Using the example of his father, who only earned a high school diploma but had impressive technical skills (like creating a wood lath with a lawn mower motor and scrap metal), Peyton Holland of SkillsUSA North Carolina conveyed the importance of learning specific skills. He discussed the “skills gap” that has been created as society has valued academic education more highly. It's left construction and other trades with shortages of capable workers. It may be that academic education gets you to your goals, he said, but it can also be skills and craftsmanship that provides a great career.
Hold on to your dreams even if they do not fit your desired timeline.
Lynnette Lewis, the leader of Lewis Leadership Group LLC, gave a tear jerking presentation about pursuing her dreams of marriage and a family. Not only did these dreams take longer then expected to reach, but they were interrupted by heartache and tragedy, especially when she lost a stepson to cancer. She explained that when one dream is on hold, you must go and live another dream until the time for the first is right. Lewis also stressed the importance of keeping hope through the dream process. “Hope is like a muscle and you must exercise it”, she says.
Find a mentor, or five, each to fill a different role in supporting you.
Doug Stewart made his way to college on his athletic prowess as a basketball player, but all along, he struggled with reading. That is until he had an "alarm clock moment" and found an academic advisor to work with him to improve his 1.4 GPA to a 3.4.
Stewart encourages people to find not only one mentor, but multiple, citing the five types of mentors everyone needs. The "worldview mentor" can help give an overall perspective of the world. The "streetview mentor" has the same view as yours. He also discusses how anyone around you can be a mentor if you simply pay attention to who's around you. Stewart calls these "stealth mentors." "Time machine mentors" are those from your past who you learn from, while "anti mentors" are people who teach you things you don't want to know. It was through these mentors, that Stewart, a child who could not read, ended up a man who writes and speaks for a living for the Dale Carnegie Training Center.

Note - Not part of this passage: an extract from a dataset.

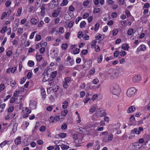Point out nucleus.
I'll use <instances>...</instances> for the list:
<instances>
[{"instance_id":"nucleus-1","label":"nucleus","mask_w":150,"mask_h":150,"mask_svg":"<svg viewBox=\"0 0 150 150\" xmlns=\"http://www.w3.org/2000/svg\"><path fill=\"white\" fill-rule=\"evenodd\" d=\"M110 91L113 95L118 97L121 92V90L118 85L113 84L110 86Z\"/></svg>"},{"instance_id":"nucleus-2","label":"nucleus","mask_w":150,"mask_h":150,"mask_svg":"<svg viewBox=\"0 0 150 150\" xmlns=\"http://www.w3.org/2000/svg\"><path fill=\"white\" fill-rule=\"evenodd\" d=\"M136 89L134 87H131L127 90V96L129 97L134 96L136 93Z\"/></svg>"},{"instance_id":"nucleus-3","label":"nucleus","mask_w":150,"mask_h":150,"mask_svg":"<svg viewBox=\"0 0 150 150\" xmlns=\"http://www.w3.org/2000/svg\"><path fill=\"white\" fill-rule=\"evenodd\" d=\"M96 115L98 117L104 116L106 115L105 112L102 108H100L96 113Z\"/></svg>"},{"instance_id":"nucleus-4","label":"nucleus","mask_w":150,"mask_h":150,"mask_svg":"<svg viewBox=\"0 0 150 150\" xmlns=\"http://www.w3.org/2000/svg\"><path fill=\"white\" fill-rule=\"evenodd\" d=\"M144 129L142 127H139L138 129L137 128H134L132 130L131 133L132 134H139L140 133V132L143 131Z\"/></svg>"},{"instance_id":"nucleus-5","label":"nucleus","mask_w":150,"mask_h":150,"mask_svg":"<svg viewBox=\"0 0 150 150\" xmlns=\"http://www.w3.org/2000/svg\"><path fill=\"white\" fill-rule=\"evenodd\" d=\"M24 112V114L23 115V117L24 118L27 117L29 116V114L31 113V110L27 108H25V110L24 111L23 110Z\"/></svg>"},{"instance_id":"nucleus-6","label":"nucleus","mask_w":150,"mask_h":150,"mask_svg":"<svg viewBox=\"0 0 150 150\" xmlns=\"http://www.w3.org/2000/svg\"><path fill=\"white\" fill-rule=\"evenodd\" d=\"M121 69L114 70L113 71L112 74V78H115L120 76L121 74L119 73V71Z\"/></svg>"},{"instance_id":"nucleus-7","label":"nucleus","mask_w":150,"mask_h":150,"mask_svg":"<svg viewBox=\"0 0 150 150\" xmlns=\"http://www.w3.org/2000/svg\"><path fill=\"white\" fill-rule=\"evenodd\" d=\"M36 102L34 100L30 101V108L32 109H35L36 108Z\"/></svg>"},{"instance_id":"nucleus-8","label":"nucleus","mask_w":150,"mask_h":150,"mask_svg":"<svg viewBox=\"0 0 150 150\" xmlns=\"http://www.w3.org/2000/svg\"><path fill=\"white\" fill-rule=\"evenodd\" d=\"M141 80V76L139 75H138L134 76L132 79V81L134 82H138Z\"/></svg>"},{"instance_id":"nucleus-9","label":"nucleus","mask_w":150,"mask_h":150,"mask_svg":"<svg viewBox=\"0 0 150 150\" xmlns=\"http://www.w3.org/2000/svg\"><path fill=\"white\" fill-rule=\"evenodd\" d=\"M61 8H58L57 10L54 11L52 13V16L53 17H57L59 13Z\"/></svg>"},{"instance_id":"nucleus-10","label":"nucleus","mask_w":150,"mask_h":150,"mask_svg":"<svg viewBox=\"0 0 150 150\" xmlns=\"http://www.w3.org/2000/svg\"><path fill=\"white\" fill-rule=\"evenodd\" d=\"M45 4H43L40 6V8L41 9L40 12L41 16H44L45 14Z\"/></svg>"},{"instance_id":"nucleus-11","label":"nucleus","mask_w":150,"mask_h":150,"mask_svg":"<svg viewBox=\"0 0 150 150\" xmlns=\"http://www.w3.org/2000/svg\"><path fill=\"white\" fill-rule=\"evenodd\" d=\"M146 47L145 45H142L137 48V51L139 52L141 51H144L146 50Z\"/></svg>"},{"instance_id":"nucleus-12","label":"nucleus","mask_w":150,"mask_h":150,"mask_svg":"<svg viewBox=\"0 0 150 150\" xmlns=\"http://www.w3.org/2000/svg\"><path fill=\"white\" fill-rule=\"evenodd\" d=\"M16 69L17 67H13L12 68H9L7 70V72L8 73H10V72L14 73L16 71Z\"/></svg>"},{"instance_id":"nucleus-13","label":"nucleus","mask_w":150,"mask_h":150,"mask_svg":"<svg viewBox=\"0 0 150 150\" xmlns=\"http://www.w3.org/2000/svg\"><path fill=\"white\" fill-rule=\"evenodd\" d=\"M95 143L96 144L94 147V149L95 150H98L100 148L99 141L97 140L96 142Z\"/></svg>"},{"instance_id":"nucleus-14","label":"nucleus","mask_w":150,"mask_h":150,"mask_svg":"<svg viewBox=\"0 0 150 150\" xmlns=\"http://www.w3.org/2000/svg\"><path fill=\"white\" fill-rule=\"evenodd\" d=\"M36 59L38 61H40L42 60V57L41 55L39 54V53L37 52L36 55Z\"/></svg>"},{"instance_id":"nucleus-15","label":"nucleus","mask_w":150,"mask_h":150,"mask_svg":"<svg viewBox=\"0 0 150 150\" xmlns=\"http://www.w3.org/2000/svg\"><path fill=\"white\" fill-rule=\"evenodd\" d=\"M21 137H18L14 141L15 144L16 145L20 144L21 143Z\"/></svg>"},{"instance_id":"nucleus-16","label":"nucleus","mask_w":150,"mask_h":150,"mask_svg":"<svg viewBox=\"0 0 150 150\" xmlns=\"http://www.w3.org/2000/svg\"><path fill=\"white\" fill-rule=\"evenodd\" d=\"M135 109V108L133 106H131L128 108L127 112L128 113L133 112Z\"/></svg>"},{"instance_id":"nucleus-17","label":"nucleus","mask_w":150,"mask_h":150,"mask_svg":"<svg viewBox=\"0 0 150 150\" xmlns=\"http://www.w3.org/2000/svg\"><path fill=\"white\" fill-rule=\"evenodd\" d=\"M67 134L64 133H61L59 134H57L55 136V137L57 138V137L61 138H64L66 137Z\"/></svg>"},{"instance_id":"nucleus-18","label":"nucleus","mask_w":150,"mask_h":150,"mask_svg":"<svg viewBox=\"0 0 150 150\" xmlns=\"http://www.w3.org/2000/svg\"><path fill=\"white\" fill-rule=\"evenodd\" d=\"M96 105H93L90 108L89 110V112L91 113H93L96 110Z\"/></svg>"},{"instance_id":"nucleus-19","label":"nucleus","mask_w":150,"mask_h":150,"mask_svg":"<svg viewBox=\"0 0 150 150\" xmlns=\"http://www.w3.org/2000/svg\"><path fill=\"white\" fill-rule=\"evenodd\" d=\"M129 48L128 45L126 44H123L122 46V48L125 50H128Z\"/></svg>"},{"instance_id":"nucleus-20","label":"nucleus","mask_w":150,"mask_h":150,"mask_svg":"<svg viewBox=\"0 0 150 150\" xmlns=\"http://www.w3.org/2000/svg\"><path fill=\"white\" fill-rule=\"evenodd\" d=\"M10 142V141L8 140H5L2 143L0 144V146L2 148L5 146L6 144H8V143Z\"/></svg>"},{"instance_id":"nucleus-21","label":"nucleus","mask_w":150,"mask_h":150,"mask_svg":"<svg viewBox=\"0 0 150 150\" xmlns=\"http://www.w3.org/2000/svg\"><path fill=\"white\" fill-rule=\"evenodd\" d=\"M41 94L44 100L46 98V94L45 90L44 89H41Z\"/></svg>"},{"instance_id":"nucleus-22","label":"nucleus","mask_w":150,"mask_h":150,"mask_svg":"<svg viewBox=\"0 0 150 150\" xmlns=\"http://www.w3.org/2000/svg\"><path fill=\"white\" fill-rule=\"evenodd\" d=\"M49 79L48 75L47 74H46L44 75V77L42 79V81L44 82H45L48 81Z\"/></svg>"},{"instance_id":"nucleus-23","label":"nucleus","mask_w":150,"mask_h":150,"mask_svg":"<svg viewBox=\"0 0 150 150\" xmlns=\"http://www.w3.org/2000/svg\"><path fill=\"white\" fill-rule=\"evenodd\" d=\"M38 21V20L37 19H35V18H32L30 20V22L33 25H36Z\"/></svg>"},{"instance_id":"nucleus-24","label":"nucleus","mask_w":150,"mask_h":150,"mask_svg":"<svg viewBox=\"0 0 150 150\" xmlns=\"http://www.w3.org/2000/svg\"><path fill=\"white\" fill-rule=\"evenodd\" d=\"M22 8L21 7H20L18 9V10L17 11V13L16 15L17 16L19 17L20 16L22 12Z\"/></svg>"},{"instance_id":"nucleus-25","label":"nucleus","mask_w":150,"mask_h":150,"mask_svg":"<svg viewBox=\"0 0 150 150\" xmlns=\"http://www.w3.org/2000/svg\"><path fill=\"white\" fill-rule=\"evenodd\" d=\"M18 126V124L17 123H15L13 125V127L12 131H13L14 132H15L17 129V127Z\"/></svg>"},{"instance_id":"nucleus-26","label":"nucleus","mask_w":150,"mask_h":150,"mask_svg":"<svg viewBox=\"0 0 150 150\" xmlns=\"http://www.w3.org/2000/svg\"><path fill=\"white\" fill-rule=\"evenodd\" d=\"M68 1L67 0H63L60 6H65L68 3Z\"/></svg>"},{"instance_id":"nucleus-27","label":"nucleus","mask_w":150,"mask_h":150,"mask_svg":"<svg viewBox=\"0 0 150 150\" xmlns=\"http://www.w3.org/2000/svg\"><path fill=\"white\" fill-rule=\"evenodd\" d=\"M68 112V111L66 109L62 111L61 112V115L62 116H65L67 114Z\"/></svg>"},{"instance_id":"nucleus-28","label":"nucleus","mask_w":150,"mask_h":150,"mask_svg":"<svg viewBox=\"0 0 150 150\" xmlns=\"http://www.w3.org/2000/svg\"><path fill=\"white\" fill-rule=\"evenodd\" d=\"M63 104L62 107V108L64 109L66 108L68 105V103L66 101H65L64 103H63Z\"/></svg>"},{"instance_id":"nucleus-29","label":"nucleus","mask_w":150,"mask_h":150,"mask_svg":"<svg viewBox=\"0 0 150 150\" xmlns=\"http://www.w3.org/2000/svg\"><path fill=\"white\" fill-rule=\"evenodd\" d=\"M59 89V87L58 86L54 85L53 86L52 90L54 92H56Z\"/></svg>"},{"instance_id":"nucleus-30","label":"nucleus","mask_w":150,"mask_h":150,"mask_svg":"<svg viewBox=\"0 0 150 150\" xmlns=\"http://www.w3.org/2000/svg\"><path fill=\"white\" fill-rule=\"evenodd\" d=\"M134 31V30L132 28H129V29L127 31V34L129 35H131L132 33H133Z\"/></svg>"},{"instance_id":"nucleus-31","label":"nucleus","mask_w":150,"mask_h":150,"mask_svg":"<svg viewBox=\"0 0 150 150\" xmlns=\"http://www.w3.org/2000/svg\"><path fill=\"white\" fill-rule=\"evenodd\" d=\"M119 53L121 57H123L126 54L127 52L124 51L122 50Z\"/></svg>"},{"instance_id":"nucleus-32","label":"nucleus","mask_w":150,"mask_h":150,"mask_svg":"<svg viewBox=\"0 0 150 150\" xmlns=\"http://www.w3.org/2000/svg\"><path fill=\"white\" fill-rule=\"evenodd\" d=\"M28 65L30 67H33L34 65V63L33 61L31 60H29L28 63Z\"/></svg>"},{"instance_id":"nucleus-33","label":"nucleus","mask_w":150,"mask_h":150,"mask_svg":"<svg viewBox=\"0 0 150 150\" xmlns=\"http://www.w3.org/2000/svg\"><path fill=\"white\" fill-rule=\"evenodd\" d=\"M103 59V55L101 54L98 59V62L100 63L101 62Z\"/></svg>"},{"instance_id":"nucleus-34","label":"nucleus","mask_w":150,"mask_h":150,"mask_svg":"<svg viewBox=\"0 0 150 150\" xmlns=\"http://www.w3.org/2000/svg\"><path fill=\"white\" fill-rule=\"evenodd\" d=\"M74 23V21H70L68 23V26L70 28H71L73 26Z\"/></svg>"},{"instance_id":"nucleus-35","label":"nucleus","mask_w":150,"mask_h":150,"mask_svg":"<svg viewBox=\"0 0 150 150\" xmlns=\"http://www.w3.org/2000/svg\"><path fill=\"white\" fill-rule=\"evenodd\" d=\"M7 28V27L6 26H4L1 30V32L2 33H5Z\"/></svg>"},{"instance_id":"nucleus-36","label":"nucleus","mask_w":150,"mask_h":150,"mask_svg":"<svg viewBox=\"0 0 150 150\" xmlns=\"http://www.w3.org/2000/svg\"><path fill=\"white\" fill-rule=\"evenodd\" d=\"M118 32V30L117 29H115L113 30L112 31V33L113 36H115L117 35Z\"/></svg>"},{"instance_id":"nucleus-37","label":"nucleus","mask_w":150,"mask_h":150,"mask_svg":"<svg viewBox=\"0 0 150 150\" xmlns=\"http://www.w3.org/2000/svg\"><path fill=\"white\" fill-rule=\"evenodd\" d=\"M99 80L98 79L96 78V79H94L93 80L92 83L94 84L97 85L99 83Z\"/></svg>"},{"instance_id":"nucleus-38","label":"nucleus","mask_w":150,"mask_h":150,"mask_svg":"<svg viewBox=\"0 0 150 150\" xmlns=\"http://www.w3.org/2000/svg\"><path fill=\"white\" fill-rule=\"evenodd\" d=\"M136 146L135 145H134L133 144H132L130 145L129 146V149L131 150H134V149H136Z\"/></svg>"},{"instance_id":"nucleus-39","label":"nucleus","mask_w":150,"mask_h":150,"mask_svg":"<svg viewBox=\"0 0 150 150\" xmlns=\"http://www.w3.org/2000/svg\"><path fill=\"white\" fill-rule=\"evenodd\" d=\"M57 72L56 71H54L52 73V74H51V76L52 78H54L57 75Z\"/></svg>"},{"instance_id":"nucleus-40","label":"nucleus","mask_w":150,"mask_h":150,"mask_svg":"<svg viewBox=\"0 0 150 150\" xmlns=\"http://www.w3.org/2000/svg\"><path fill=\"white\" fill-rule=\"evenodd\" d=\"M41 47H46L47 45L46 42H44L43 41H42L40 43Z\"/></svg>"},{"instance_id":"nucleus-41","label":"nucleus","mask_w":150,"mask_h":150,"mask_svg":"<svg viewBox=\"0 0 150 150\" xmlns=\"http://www.w3.org/2000/svg\"><path fill=\"white\" fill-rule=\"evenodd\" d=\"M68 47V45L67 44L64 43L62 45V48L63 50H66Z\"/></svg>"},{"instance_id":"nucleus-42","label":"nucleus","mask_w":150,"mask_h":150,"mask_svg":"<svg viewBox=\"0 0 150 150\" xmlns=\"http://www.w3.org/2000/svg\"><path fill=\"white\" fill-rule=\"evenodd\" d=\"M86 24V22L85 21H82L80 24V27L82 28L84 27V25Z\"/></svg>"},{"instance_id":"nucleus-43","label":"nucleus","mask_w":150,"mask_h":150,"mask_svg":"<svg viewBox=\"0 0 150 150\" xmlns=\"http://www.w3.org/2000/svg\"><path fill=\"white\" fill-rule=\"evenodd\" d=\"M71 79L70 77H66L64 79V82L67 83H69V81H71Z\"/></svg>"},{"instance_id":"nucleus-44","label":"nucleus","mask_w":150,"mask_h":150,"mask_svg":"<svg viewBox=\"0 0 150 150\" xmlns=\"http://www.w3.org/2000/svg\"><path fill=\"white\" fill-rule=\"evenodd\" d=\"M102 141L103 142H104L105 143H106L109 142V141L108 140V139H107V137H104L103 138Z\"/></svg>"},{"instance_id":"nucleus-45","label":"nucleus","mask_w":150,"mask_h":150,"mask_svg":"<svg viewBox=\"0 0 150 150\" xmlns=\"http://www.w3.org/2000/svg\"><path fill=\"white\" fill-rule=\"evenodd\" d=\"M99 27V24L98 23H96L95 24V31H97Z\"/></svg>"},{"instance_id":"nucleus-46","label":"nucleus","mask_w":150,"mask_h":150,"mask_svg":"<svg viewBox=\"0 0 150 150\" xmlns=\"http://www.w3.org/2000/svg\"><path fill=\"white\" fill-rule=\"evenodd\" d=\"M45 127L44 126H42L40 128V131L41 132H43L45 129Z\"/></svg>"},{"instance_id":"nucleus-47","label":"nucleus","mask_w":150,"mask_h":150,"mask_svg":"<svg viewBox=\"0 0 150 150\" xmlns=\"http://www.w3.org/2000/svg\"><path fill=\"white\" fill-rule=\"evenodd\" d=\"M12 52L11 50H8L6 53V55L8 57H10L12 54Z\"/></svg>"},{"instance_id":"nucleus-48","label":"nucleus","mask_w":150,"mask_h":150,"mask_svg":"<svg viewBox=\"0 0 150 150\" xmlns=\"http://www.w3.org/2000/svg\"><path fill=\"white\" fill-rule=\"evenodd\" d=\"M69 148V146L63 145V146L61 147V148L62 150H66L68 149Z\"/></svg>"},{"instance_id":"nucleus-49","label":"nucleus","mask_w":150,"mask_h":150,"mask_svg":"<svg viewBox=\"0 0 150 150\" xmlns=\"http://www.w3.org/2000/svg\"><path fill=\"white\" fill-rule=\"evenodd\" d=\"M36 33V31H34L32 32L30 36V39H32L33 38L34 35Z\"/></svg>"},{"instance_id":"nucleus-50","label":"nucleus","mask_w":150,"mask_h":150,"mask_svg":"<svg viewBox=\"0 0 150 150\" xmlns=\"http://www.w3.org/2000/svg\"><path fill=\"white\" fill-rule=\"evenodd\" d=\"M45 51V47H42L40 49V52L41 54L43 53Z\"/></svg>"},{"instance_id":"nucleus-51","label":"nucleus","mask_w":150,"mask_h":150,"mask_svg":"<svg viewBox=\"0 0 150 150\" xmlns=\"http://www.w3.org/2000/svg\"><path fill=\"white\" fill-rule=\"evenodd\" d=\"M63 86L64 88H67L68 86V84L67 83L64 81L63 83Z\"/></svg>"},{"instance_id":"nucleus-52","label":"nucleus","mask_w":150,"mask_h":150,"mask_svg":"<svg viewBox=\"0 0 150 150\" xmlns=\"http://www.w3.org/2000/svg\"><path fill=\"white\" fill-rule=\"evenodd\" d=\"M108 140L109 141V142H110L113 139V136L112 134H111L108 136Z\"/></svg>"},{"instance_id":"nucleus-53","label":"nucleus","mask_w":150,"mask_h":150,"mask_svg":"<svg viewBox=\"0 0 150 150\" xmlns=\"http://www.w3.org/2000/svg\"><path fill=\"white\" fill-rule=\"evenodd\" d=\"M23 29L22 28H19L18 29L17 33L19 35H20L23 33Z\"/></svg>"},{"instance_id":"nucleus-54","label":"nucleus","mask_w":150,"mask_h":150,"mask_svg":"<svg viewBox=\"0 0 150 150\" xmlns=\"http://www.w3.org/2000/svg\"><path fill=\"white\" fill-rule=\"evenodd\" d=\"M98 98V97L97 96V94H95L93 96V97L91 98V99L92 100H95L96 99Z\"/></svg>"},{"instance_id":"nucleus-55","label":"nucleus","mask_w":150,"mask_h":150,"mask_svg":"<svg viewBox=\"0 0 150 150\" xmlns=\"http://www.w3.org/2000/svg\"><path fill=\"white\" fill-rule=\"evenodd\" d=\"M32 76V72H29L27 74V77L28 79H30Z\"/></svg>"},{"instance_id":"nucleus-56","label":"nucleus","mask_w":150,"mask_h":150,"mask_svg":"<svg viewBox=\"0 0 150 150\" xmlns=\"http://www.w3.org/2000/svg\"><path fill=\"white\" fill-rule=\"evenodd\" d=\"M67 125L66 124H63L61 127V128L62 129H67Z\"/></svg>"},{"instance_id":"nucleus-57","label":"nucleus","mask_w":150,"mask_h":150,"mask_svg":"<svg viewBox=\"0 0 150 150\" xmlns=\"http://www.w3.org/2000/svg\"><path fill=\"white\" fill-rule=\"evenodd\" d=\"M80 52V49L79 48H76L74 51V54H78Z\"/></svg>"},{"instance_id":"nucleus-58","label":"nucleus","mask_w":150,"mask_h":150,"mask_svg":"<svg viewBox=\"0 0 150 150\" xmlns=\"http://www.w3.org/2000/svg\"><path fill=\"white\" fill-rule=\"evenodd\" d=\"M41 39V36L40 35H37L35 37V40L38 41L40 40Z\"/></svg>"},{"instance_id":"nucleus-59","label":"nucleus","mask_w":150,"mask_h":150,"mask_svg":"<svg viewBox=\"0 0 150 150\" xmlns=\"http://www.w3.org/2000/svg\"><path fill=\"white\" fill-rule=\"evenodd\" d=\"M100 11L99 8H95L94 9L93 12L94 13H99Z\"/></svg>"},{"instance_id":"nucleus-60","label":"nucleus","mask_w":150,"mask_h":150,"mask_svg":"<svg viewBox=\"0 0 150 150\" xmlns=\"http://www.w3.org/2000/svg\"><path fill=\"white\" fill-rule=\"evenodd\" d=\"M88 52V51L87 50H83L82 51L81 53L83 55H86L87 54Z\"/></svg>"},{"instance_id":"nucleus-61","label":"nucleus","mask_w":150,"mask_h":150,"mask_svg":"<svg viewBox=\"0 0 150 150\" xmlns=\"http://www.w3.org/2000/svg\"><path fill=\"white\" fill-rule=\"evenodd\" d=\"M54 121V117L51 116L50 117V119H49V121L51 123H52Z\"/></svg>"},{"instance_id":"nucleus-62","label":"nucleus","mask_w":150,"mask_h":150,"mask_svg":"<svg viewBox=\"0 0 150 150\" xmlns=\"http://www.w3.org/2000/svg\"><path fill=\"white\" fill-rule=\"evenodd\" d=\"M11 4V2L10 1H8L5 3V5L7 7H8L10 6Z\"/></svg>"},{"instance_id":"nucleus-63","label":"nucleus","mask_w":150,"mask_h":150,"mask_svg":"<svg viewBox=\"0 0 150 150\" xmlns=\"http://www.w3.org/2000/svg\"><path fill=\"white\" fill-rule=\"evenodd\" d=\"M117 14L116 12H114L112 13L111 16L113 18H116L117 17Z\"/></svg>"},{"instance_id":"nucleus-64","label":"nucleus","mask_w":150,"mask_h":150,"mask_svg":"<svg viewBox=\"0 0 150 150\" xmlns=\"http://www.w3.org/2000/svg\"><path fill=\"white\" fill-rule=\"evenodd\" d=\"M44 22L42 21L41 20L40 21V22L38 24V26L39 27H40L42 26Z\"/></svg>"}]
</instances>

Use failure as a way to change your perspective of the world.
We all face failure in the pursuit of our goals—we get a resounding "No" just when we think we have achieved something. Dhvani Bhatia, a high school student from Apex, told the audience about her story trying to raise money for charity, but being rejected by fellow high school students who called her "a liability." The only ways to deal with it are to cry, rinse and repeat (try again), or step back and explore a new option. She says that this simple change in perspective can make a world of change. After all, all the things we love today were the results of failure, the result of people being told no.
Lean into discomfort.
Bill Cummings and Darian Colbert are best friends, but their friendship didn't come easily because they had diversity to overcome. Though both men are founders of successful nonprofits, Lemonade International and Cohesion Network, respectively, Cummings is white and Colbert is African American. They grew a friendship by listening to each other and celebrating their diverse backgrounds. This may be uncomfortable, they told the audience, but the best way to learn something new about the world and yourself and to see the beauty of diversity is to lean into the discomfort.